Tajemnica Caravaggia
Ostatnio moją uwagę zwróciły książki o grabieży dzieł sztuki w trakcie wojny, wreszcie też zaczęłam czytać Bezcennego i przypomniałam sobie przy tej okazji o biografii Michelangela Caravaggia, którą czytałam już jakiś czas temu. A wiedzę z dziedziny sztuki promować trzeba...
Caravaggio, właściwie Michelangelo
Merisi da Caravaggio, nazywany mistrzem światłocienia był jednym z
najbardziej utalentowanych malarzy epoki kontrreformacji, sprawcą
pewnego rodzaju rewolucji w malarstwie. Niektórzy krytycy uważają nawet, że to od Caravaggia zaczyna się malarstwo nowoczesne. Malował przede wszystkim
sceny biblijne, ale zasłynął tym, że jako modeli wykorzystywał
zwykłych ludzi: wieśniaków, często żebraków, a nawet
prostytutki. Jego obrazy przepełnione są cierpieniem, realizmem
niezwykłym w tych czasach, często wręcz okrucieństwem; dosłownie
oddychają. Choć początkowo klepał biedę, to pod koniec swojego
życia Caravaggio zyskał ogromną sławę, co zaowocowało wieloma
zleceniami na kolejne dzieła. Malarz za swojego życia dorobił się również
niestety reputacji awanturnika i mordercy – w 1606 roku zabił w
Rzymie młodego mężczyznę, swojego byłego przyjaciela – i z
tego powodu musiał z Rzymu uciekać. Wylądował na Malcie, a potem
na Sycylii, wdając się w kolejne awantury. Zmarł w niewyjaśnionych
okolicznościach w 1610 roku, a jego nazwisko stopniowo popadło w
zapomnienie, do czego przyczynili się nieprzychylni malarzowi
biografowie. Ponownie odkryty został dopiero w XX wieku.
Niemiecki pisarz Tilman Röhrig napisał
w zasadzie pełną zbeletryzowaną biografię malarza. Szkoda, że skupia się ona na przedstawieniu Caravaggia od owej negatywnej
strony, mistrza nie tylko światłocienia, ale i autodestrukcji.

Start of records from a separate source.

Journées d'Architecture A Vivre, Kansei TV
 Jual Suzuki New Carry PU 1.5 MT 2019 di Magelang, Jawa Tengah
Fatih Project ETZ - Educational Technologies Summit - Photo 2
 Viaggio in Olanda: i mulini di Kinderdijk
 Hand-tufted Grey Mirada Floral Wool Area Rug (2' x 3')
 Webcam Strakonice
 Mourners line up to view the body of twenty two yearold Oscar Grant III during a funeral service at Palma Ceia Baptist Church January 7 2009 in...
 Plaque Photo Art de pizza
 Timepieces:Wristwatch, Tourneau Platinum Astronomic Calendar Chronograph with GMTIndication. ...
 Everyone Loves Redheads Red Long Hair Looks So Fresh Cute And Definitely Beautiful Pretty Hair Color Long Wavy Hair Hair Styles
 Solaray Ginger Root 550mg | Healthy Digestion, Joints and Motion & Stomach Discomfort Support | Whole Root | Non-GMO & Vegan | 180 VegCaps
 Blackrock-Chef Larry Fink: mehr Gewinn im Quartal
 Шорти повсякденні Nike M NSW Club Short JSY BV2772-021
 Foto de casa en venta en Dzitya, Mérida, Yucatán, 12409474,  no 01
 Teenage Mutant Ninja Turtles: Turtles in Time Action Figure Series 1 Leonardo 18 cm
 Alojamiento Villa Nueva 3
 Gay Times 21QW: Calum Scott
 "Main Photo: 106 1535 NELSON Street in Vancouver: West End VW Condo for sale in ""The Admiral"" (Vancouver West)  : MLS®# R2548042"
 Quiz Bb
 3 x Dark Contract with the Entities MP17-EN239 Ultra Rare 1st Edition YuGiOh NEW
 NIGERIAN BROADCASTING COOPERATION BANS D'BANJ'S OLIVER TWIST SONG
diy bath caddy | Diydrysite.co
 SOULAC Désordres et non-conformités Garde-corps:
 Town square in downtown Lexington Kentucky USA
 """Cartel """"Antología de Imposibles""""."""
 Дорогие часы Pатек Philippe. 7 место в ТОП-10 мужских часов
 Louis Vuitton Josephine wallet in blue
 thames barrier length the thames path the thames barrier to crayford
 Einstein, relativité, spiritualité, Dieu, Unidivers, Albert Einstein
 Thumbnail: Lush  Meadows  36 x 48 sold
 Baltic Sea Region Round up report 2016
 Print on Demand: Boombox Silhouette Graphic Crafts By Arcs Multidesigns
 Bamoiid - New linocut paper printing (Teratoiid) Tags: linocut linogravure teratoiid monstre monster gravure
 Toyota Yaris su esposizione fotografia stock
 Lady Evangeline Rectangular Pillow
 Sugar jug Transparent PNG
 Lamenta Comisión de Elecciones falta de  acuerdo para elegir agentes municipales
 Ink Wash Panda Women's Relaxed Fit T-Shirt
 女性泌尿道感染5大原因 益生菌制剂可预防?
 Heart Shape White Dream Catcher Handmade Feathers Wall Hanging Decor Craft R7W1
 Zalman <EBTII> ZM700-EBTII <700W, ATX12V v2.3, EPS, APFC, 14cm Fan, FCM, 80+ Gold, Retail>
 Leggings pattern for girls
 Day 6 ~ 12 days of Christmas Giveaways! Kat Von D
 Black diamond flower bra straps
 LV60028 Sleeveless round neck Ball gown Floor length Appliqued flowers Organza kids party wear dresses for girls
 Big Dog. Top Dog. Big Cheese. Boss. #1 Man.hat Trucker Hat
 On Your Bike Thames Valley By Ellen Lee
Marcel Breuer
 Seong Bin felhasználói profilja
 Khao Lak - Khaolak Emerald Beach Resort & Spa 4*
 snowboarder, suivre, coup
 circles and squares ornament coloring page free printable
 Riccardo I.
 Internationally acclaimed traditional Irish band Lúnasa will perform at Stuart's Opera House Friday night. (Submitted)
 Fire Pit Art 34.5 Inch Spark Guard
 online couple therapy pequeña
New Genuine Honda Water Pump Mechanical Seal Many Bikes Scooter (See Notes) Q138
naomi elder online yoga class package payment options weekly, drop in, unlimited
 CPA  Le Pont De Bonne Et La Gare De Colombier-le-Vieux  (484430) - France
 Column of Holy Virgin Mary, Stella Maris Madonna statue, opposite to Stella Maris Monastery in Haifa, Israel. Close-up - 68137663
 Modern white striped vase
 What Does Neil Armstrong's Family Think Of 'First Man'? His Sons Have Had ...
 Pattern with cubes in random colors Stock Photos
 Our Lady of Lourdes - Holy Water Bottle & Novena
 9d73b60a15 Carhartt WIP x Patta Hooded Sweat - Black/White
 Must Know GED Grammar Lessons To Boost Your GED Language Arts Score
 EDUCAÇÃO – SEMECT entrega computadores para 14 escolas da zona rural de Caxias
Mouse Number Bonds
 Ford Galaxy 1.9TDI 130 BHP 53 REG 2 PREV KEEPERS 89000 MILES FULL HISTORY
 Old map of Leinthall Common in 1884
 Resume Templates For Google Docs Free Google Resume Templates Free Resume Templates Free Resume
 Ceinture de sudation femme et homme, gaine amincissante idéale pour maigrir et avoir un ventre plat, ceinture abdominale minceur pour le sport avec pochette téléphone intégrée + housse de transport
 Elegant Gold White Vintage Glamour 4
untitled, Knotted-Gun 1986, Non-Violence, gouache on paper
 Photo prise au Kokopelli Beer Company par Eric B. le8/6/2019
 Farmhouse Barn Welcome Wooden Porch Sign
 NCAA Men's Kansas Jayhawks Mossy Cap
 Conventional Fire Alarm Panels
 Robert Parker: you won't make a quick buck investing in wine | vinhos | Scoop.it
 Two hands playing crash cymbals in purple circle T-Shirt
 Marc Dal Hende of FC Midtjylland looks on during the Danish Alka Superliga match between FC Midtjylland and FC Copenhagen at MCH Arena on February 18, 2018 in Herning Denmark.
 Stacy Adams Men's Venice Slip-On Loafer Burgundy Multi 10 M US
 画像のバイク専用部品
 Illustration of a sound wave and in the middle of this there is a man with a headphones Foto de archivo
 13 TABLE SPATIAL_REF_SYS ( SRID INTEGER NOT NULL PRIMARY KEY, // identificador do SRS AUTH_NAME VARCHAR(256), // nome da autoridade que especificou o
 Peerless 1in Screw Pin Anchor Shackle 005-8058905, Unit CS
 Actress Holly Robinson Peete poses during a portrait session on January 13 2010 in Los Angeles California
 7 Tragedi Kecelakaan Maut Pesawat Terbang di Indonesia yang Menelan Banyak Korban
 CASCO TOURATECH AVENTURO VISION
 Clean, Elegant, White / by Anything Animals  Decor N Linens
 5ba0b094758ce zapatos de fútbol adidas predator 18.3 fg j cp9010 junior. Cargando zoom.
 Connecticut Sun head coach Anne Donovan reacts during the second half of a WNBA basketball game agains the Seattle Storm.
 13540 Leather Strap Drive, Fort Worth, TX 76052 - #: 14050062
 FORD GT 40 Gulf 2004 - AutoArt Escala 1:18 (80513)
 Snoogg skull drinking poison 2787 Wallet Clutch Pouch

Widzimy go jako człowieka bardzo porywczego, z najmniejszego powodu
wdającego się w bijatyki, rozwiązłego, nie stroniącego od
kielicha abnegata. Malarstwo jest dla niego
wszystkim, w sensie takim, że przedkłada je nawet nad osoby mu
bliskie, nie potrafiąc odwzajemnić ich uczuć, ale również takim,
że jest gotowy bić się (i zabijać) w obronie swojego
artystycznego emploi. Epoka Caravaggia to epoka inkwizycji, intryg i
występku. Rzym jest siedliskiem wielu artystów, walczących o
zlecenia i przychylność mecenasów i posuwających się w owej
walce do drastycznych środków. Caravaggio z pewnością nie był
zbyt sympatycznym człowiekiem – cóż, widać talent niekoniecznie
musi iść w parze z przymiotami ducha. Aby złagodzić to wrażenie,
pisarz mógł poświęcić więcej miejsca twórczości Caravaggia –
ale tego nie czyni. Kolejne obrazy są przeważnie tylko wspominane,
po procesie ich tworzenia autor ledwie się przemyka, nie zatrzymuje
się nad warsztatem, który uczynił z tego malarza prekursora nowego
barokowego stylu. Trochę za mało tego, w zderzeniu z ukazaniem
skandalizującego
życiorysu malarza. Röhrig nie wgłębia się również w psychikę
artysty. No i zostaje wrażenie, że ten Caravaggio to był pijak i
awanturnik, który marnie skończył.
Nativita, źr.: Wikipedia |
Książkę spina motyw kradzieży Nativity z kościoła San Lorenzo w Palermo. Nie do końca jednak jest to zabieg zrozumiały, bo Nativita nie gra w powieści żadnej szczególnej roli, a sama jej kradzież, w
powiązaniu z sycylijską mafią mogłaby być tematem zupełnie
innej powieści. Co do tytułowej tajemnicy –
nie wiem o co chodzi, bo pisarz nie pozostawia odnośnie swojego
bohatera żadnych złudzeń, mamy więc tu kolejną książkę o
marketingowym tytule, nijak się mającym do treści. Czytałam
kiedyś inną powieść o tym malarzu, autorstwa Petera Dempfa pt. Testament Caravaggia, do której
tajemnica w tytule znacznie bardziej by pasowała. No i zdecydowanie brakuje w Tajemnicy Caravaggia historycznego
posłowia.
Tilman Röhrig, Tajemnica Caravaggia, Wyd. Muza, 2013
Książka zgłoszona do wyzwania Grunt to okładka oraz Czytam opasłe tomiska (512 str.)